Data entries
━━━

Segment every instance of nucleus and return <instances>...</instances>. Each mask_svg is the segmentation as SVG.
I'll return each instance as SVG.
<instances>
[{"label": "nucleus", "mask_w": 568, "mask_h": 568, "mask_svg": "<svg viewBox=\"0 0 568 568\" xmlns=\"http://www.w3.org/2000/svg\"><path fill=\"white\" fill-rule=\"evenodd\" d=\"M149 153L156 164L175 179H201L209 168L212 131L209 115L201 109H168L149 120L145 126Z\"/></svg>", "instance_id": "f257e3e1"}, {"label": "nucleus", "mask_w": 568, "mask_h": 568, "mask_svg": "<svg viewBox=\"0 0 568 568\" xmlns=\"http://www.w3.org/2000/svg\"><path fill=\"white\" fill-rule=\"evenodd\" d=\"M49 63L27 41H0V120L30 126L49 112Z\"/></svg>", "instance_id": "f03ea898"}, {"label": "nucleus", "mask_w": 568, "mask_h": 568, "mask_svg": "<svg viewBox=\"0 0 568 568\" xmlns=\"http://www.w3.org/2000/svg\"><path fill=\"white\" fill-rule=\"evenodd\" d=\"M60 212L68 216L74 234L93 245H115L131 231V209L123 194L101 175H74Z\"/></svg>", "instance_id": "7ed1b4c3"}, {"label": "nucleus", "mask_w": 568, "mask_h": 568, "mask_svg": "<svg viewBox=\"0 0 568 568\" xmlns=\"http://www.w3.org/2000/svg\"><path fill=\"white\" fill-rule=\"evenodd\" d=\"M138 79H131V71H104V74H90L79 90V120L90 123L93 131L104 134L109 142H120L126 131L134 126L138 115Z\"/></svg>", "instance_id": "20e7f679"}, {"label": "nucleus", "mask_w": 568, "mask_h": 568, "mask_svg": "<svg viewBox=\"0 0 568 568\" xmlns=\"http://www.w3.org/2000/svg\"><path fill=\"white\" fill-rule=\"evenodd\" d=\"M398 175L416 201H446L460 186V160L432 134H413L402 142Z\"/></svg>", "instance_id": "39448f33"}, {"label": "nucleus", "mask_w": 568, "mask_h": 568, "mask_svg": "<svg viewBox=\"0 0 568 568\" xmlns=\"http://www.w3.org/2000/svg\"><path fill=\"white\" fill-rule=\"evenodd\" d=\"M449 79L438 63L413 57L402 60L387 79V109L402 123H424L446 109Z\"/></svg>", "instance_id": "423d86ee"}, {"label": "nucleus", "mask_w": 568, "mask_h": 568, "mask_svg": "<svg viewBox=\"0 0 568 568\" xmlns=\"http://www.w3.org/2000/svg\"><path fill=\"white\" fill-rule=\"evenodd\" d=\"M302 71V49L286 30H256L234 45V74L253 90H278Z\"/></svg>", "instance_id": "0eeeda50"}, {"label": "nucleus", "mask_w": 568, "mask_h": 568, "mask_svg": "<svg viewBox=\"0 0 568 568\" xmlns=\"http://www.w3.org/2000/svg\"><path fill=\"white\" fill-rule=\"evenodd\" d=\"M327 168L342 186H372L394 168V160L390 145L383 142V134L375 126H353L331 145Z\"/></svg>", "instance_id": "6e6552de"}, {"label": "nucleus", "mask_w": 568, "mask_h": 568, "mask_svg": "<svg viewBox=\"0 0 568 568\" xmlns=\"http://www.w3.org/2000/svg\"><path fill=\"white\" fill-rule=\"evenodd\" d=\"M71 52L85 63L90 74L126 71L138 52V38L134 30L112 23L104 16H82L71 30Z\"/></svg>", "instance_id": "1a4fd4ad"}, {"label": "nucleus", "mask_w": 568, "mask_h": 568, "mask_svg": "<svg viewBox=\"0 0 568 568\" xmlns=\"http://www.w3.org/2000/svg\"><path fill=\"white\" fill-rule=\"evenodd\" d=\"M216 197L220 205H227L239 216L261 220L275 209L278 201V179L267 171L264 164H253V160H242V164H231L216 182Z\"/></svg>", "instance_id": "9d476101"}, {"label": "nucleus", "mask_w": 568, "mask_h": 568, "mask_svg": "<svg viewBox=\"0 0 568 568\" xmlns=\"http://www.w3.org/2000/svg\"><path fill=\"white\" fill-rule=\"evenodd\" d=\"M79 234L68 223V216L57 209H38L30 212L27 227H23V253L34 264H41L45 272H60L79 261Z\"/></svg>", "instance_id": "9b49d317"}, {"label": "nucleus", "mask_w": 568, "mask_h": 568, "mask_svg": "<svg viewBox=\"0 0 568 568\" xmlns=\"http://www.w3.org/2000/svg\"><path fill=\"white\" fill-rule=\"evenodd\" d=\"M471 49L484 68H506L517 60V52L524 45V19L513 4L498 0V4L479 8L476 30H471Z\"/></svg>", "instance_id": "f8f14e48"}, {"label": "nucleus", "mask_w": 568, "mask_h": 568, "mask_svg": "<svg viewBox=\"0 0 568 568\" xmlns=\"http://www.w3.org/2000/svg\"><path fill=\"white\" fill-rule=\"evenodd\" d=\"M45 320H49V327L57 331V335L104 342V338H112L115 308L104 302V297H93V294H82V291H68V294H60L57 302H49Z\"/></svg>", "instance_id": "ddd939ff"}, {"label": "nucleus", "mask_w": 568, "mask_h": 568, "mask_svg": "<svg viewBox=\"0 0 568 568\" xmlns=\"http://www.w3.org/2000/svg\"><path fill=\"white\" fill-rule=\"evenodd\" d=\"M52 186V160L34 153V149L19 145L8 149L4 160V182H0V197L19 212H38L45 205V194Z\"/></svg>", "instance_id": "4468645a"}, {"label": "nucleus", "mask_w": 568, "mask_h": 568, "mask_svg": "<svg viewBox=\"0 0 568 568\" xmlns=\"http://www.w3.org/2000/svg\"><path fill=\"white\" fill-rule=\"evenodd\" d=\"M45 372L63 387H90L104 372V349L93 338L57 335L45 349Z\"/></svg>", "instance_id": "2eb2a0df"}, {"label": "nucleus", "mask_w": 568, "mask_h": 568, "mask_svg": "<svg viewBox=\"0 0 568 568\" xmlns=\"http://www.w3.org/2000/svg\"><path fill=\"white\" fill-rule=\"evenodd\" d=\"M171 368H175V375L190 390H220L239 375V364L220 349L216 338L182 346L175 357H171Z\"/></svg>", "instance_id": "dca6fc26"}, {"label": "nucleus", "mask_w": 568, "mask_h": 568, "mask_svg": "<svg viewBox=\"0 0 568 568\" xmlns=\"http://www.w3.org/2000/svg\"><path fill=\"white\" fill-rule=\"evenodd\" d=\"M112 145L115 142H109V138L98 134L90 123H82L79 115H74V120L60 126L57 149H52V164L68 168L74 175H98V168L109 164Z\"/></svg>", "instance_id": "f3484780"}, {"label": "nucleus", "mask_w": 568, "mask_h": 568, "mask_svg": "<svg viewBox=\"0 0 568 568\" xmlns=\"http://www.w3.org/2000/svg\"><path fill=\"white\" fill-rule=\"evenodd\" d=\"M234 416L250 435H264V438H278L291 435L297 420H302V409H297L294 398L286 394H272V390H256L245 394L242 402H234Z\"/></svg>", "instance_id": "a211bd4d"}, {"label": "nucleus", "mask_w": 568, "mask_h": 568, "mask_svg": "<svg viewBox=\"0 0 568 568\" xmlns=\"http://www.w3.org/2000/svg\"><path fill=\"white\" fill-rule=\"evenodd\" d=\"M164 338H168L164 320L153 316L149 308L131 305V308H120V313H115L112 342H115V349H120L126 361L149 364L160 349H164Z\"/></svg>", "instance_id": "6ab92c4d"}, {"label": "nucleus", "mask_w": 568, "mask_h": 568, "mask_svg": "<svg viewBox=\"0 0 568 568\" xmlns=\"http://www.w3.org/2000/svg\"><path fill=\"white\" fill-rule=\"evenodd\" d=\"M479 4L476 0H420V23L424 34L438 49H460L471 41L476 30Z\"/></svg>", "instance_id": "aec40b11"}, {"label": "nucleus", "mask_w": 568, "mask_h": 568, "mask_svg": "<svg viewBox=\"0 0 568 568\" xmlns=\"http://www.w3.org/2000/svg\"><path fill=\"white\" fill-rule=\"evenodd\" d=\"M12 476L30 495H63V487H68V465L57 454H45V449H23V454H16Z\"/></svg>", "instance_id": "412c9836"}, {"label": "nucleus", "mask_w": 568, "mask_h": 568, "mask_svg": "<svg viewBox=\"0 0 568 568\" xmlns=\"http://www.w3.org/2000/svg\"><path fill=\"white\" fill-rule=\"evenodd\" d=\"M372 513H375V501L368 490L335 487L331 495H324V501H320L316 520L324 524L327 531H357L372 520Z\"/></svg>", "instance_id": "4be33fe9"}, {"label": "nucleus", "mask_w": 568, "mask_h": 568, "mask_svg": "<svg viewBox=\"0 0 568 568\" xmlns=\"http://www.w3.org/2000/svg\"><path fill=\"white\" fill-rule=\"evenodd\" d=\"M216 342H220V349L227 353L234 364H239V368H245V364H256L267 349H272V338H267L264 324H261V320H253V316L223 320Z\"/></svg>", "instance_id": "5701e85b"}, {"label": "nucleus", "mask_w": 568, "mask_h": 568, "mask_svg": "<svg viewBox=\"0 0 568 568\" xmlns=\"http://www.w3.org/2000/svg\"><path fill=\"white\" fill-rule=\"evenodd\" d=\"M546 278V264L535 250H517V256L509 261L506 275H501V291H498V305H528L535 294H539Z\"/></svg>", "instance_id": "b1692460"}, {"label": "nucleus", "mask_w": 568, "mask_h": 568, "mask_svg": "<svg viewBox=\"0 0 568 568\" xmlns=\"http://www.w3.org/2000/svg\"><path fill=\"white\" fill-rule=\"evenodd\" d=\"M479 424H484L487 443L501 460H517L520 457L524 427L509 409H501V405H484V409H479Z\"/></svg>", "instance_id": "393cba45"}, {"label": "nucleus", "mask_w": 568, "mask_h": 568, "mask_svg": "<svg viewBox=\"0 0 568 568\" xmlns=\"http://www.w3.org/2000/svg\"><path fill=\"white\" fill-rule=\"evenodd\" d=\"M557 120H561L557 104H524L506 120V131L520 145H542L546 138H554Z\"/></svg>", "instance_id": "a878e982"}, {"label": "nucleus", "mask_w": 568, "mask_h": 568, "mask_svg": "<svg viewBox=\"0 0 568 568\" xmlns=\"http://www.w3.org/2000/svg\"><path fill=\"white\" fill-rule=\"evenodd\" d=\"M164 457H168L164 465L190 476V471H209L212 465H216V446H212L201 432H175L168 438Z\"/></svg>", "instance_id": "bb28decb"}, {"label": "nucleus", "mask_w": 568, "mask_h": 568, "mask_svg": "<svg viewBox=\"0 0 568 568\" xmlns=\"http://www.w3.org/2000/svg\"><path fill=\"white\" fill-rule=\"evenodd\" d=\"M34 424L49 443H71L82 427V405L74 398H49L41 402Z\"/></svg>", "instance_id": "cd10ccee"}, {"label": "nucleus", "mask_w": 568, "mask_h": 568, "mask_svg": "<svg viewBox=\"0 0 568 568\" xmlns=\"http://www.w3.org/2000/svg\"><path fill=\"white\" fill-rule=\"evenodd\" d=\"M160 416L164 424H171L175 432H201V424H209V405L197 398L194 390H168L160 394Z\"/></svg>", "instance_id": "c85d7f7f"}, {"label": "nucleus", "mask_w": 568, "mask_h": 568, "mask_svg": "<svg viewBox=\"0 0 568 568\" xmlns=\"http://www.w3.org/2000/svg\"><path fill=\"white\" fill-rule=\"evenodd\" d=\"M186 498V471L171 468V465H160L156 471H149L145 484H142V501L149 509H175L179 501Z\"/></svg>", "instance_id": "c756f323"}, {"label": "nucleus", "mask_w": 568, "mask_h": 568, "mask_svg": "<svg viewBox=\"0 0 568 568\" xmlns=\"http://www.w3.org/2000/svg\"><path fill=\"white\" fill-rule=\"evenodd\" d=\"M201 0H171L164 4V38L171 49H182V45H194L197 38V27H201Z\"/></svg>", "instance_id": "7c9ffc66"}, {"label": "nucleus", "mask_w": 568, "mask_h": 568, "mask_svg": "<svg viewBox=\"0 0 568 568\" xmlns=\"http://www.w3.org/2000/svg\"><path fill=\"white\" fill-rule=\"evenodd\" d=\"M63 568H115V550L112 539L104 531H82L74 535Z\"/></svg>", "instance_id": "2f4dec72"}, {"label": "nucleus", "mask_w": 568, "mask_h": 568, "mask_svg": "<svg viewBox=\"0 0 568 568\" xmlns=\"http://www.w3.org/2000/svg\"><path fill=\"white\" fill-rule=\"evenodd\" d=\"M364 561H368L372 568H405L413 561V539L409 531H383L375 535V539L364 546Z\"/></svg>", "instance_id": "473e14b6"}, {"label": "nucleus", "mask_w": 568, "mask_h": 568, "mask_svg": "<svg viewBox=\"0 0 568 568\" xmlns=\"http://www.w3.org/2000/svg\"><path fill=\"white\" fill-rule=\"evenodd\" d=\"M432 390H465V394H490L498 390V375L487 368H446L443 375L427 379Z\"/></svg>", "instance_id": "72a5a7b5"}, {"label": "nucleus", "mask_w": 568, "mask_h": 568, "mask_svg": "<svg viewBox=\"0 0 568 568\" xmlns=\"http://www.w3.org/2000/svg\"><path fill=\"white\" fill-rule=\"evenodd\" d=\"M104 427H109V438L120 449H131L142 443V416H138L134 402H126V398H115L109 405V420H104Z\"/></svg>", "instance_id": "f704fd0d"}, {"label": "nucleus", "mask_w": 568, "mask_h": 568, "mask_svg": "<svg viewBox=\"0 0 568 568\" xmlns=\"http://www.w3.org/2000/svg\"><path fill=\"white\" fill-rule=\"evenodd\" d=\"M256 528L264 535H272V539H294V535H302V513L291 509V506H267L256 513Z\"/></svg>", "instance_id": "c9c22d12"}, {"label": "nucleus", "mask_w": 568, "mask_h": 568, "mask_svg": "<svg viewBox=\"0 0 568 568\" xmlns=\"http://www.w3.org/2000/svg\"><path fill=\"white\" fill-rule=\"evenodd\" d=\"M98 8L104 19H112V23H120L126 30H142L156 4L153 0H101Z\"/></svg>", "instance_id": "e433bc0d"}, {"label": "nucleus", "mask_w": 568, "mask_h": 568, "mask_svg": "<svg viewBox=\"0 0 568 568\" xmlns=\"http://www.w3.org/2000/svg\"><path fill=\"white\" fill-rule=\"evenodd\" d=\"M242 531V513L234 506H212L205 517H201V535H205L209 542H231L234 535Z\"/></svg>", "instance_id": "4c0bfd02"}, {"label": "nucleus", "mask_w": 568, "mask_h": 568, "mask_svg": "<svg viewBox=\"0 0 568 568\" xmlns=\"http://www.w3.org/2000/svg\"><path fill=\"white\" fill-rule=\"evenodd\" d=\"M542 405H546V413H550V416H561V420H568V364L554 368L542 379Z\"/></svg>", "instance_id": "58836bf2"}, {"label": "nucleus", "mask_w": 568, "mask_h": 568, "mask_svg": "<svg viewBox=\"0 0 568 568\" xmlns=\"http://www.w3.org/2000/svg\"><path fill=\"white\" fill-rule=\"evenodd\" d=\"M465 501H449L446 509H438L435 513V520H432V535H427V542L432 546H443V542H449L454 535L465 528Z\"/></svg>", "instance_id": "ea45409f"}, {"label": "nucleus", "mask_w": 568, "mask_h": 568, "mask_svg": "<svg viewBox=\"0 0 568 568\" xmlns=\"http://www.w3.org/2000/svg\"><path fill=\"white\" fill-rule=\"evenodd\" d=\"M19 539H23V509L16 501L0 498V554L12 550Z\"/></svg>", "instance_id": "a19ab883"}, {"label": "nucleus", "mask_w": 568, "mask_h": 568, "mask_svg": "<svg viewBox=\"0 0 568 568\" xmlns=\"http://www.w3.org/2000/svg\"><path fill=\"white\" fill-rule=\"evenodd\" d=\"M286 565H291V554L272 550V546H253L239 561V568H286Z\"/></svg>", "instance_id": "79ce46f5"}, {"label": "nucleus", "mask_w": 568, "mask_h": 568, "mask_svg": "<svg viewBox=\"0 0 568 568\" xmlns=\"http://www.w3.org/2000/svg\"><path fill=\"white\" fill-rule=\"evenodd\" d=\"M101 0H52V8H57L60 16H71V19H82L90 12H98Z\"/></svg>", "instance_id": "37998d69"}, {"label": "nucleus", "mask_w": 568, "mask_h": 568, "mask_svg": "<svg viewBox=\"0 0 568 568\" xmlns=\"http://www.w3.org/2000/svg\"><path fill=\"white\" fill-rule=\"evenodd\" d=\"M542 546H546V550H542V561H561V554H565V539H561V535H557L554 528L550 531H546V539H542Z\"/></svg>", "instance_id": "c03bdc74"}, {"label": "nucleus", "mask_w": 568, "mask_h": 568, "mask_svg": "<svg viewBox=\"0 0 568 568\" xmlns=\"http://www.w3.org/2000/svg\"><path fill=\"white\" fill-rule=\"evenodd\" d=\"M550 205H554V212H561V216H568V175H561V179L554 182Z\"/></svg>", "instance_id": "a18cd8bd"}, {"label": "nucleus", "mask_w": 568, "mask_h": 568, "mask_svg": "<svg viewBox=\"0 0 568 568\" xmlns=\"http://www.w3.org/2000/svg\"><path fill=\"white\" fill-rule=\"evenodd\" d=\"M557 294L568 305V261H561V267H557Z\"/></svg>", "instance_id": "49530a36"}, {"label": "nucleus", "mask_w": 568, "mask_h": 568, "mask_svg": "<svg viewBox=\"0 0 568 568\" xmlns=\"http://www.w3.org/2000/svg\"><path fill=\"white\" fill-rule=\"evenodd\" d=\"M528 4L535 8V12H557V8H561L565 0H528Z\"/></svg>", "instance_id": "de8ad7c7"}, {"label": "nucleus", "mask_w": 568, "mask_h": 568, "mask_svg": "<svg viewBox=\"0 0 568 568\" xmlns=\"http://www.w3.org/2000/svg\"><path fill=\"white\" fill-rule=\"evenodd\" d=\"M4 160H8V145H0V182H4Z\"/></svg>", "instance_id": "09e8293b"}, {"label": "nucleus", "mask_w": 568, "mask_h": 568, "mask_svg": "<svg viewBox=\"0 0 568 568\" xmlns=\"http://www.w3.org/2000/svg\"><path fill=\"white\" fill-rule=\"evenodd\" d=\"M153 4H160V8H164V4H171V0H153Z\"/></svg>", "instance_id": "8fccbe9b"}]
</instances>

━━━

Given problem
Locate every line in the listing above that contains the string "instances" and copy each of those lines in full.

Solved exercise
Segment every instance of nucleus and return <instances>...</instances>. Each mask_svg is the segmentation as SVG.
<instances>
</instances>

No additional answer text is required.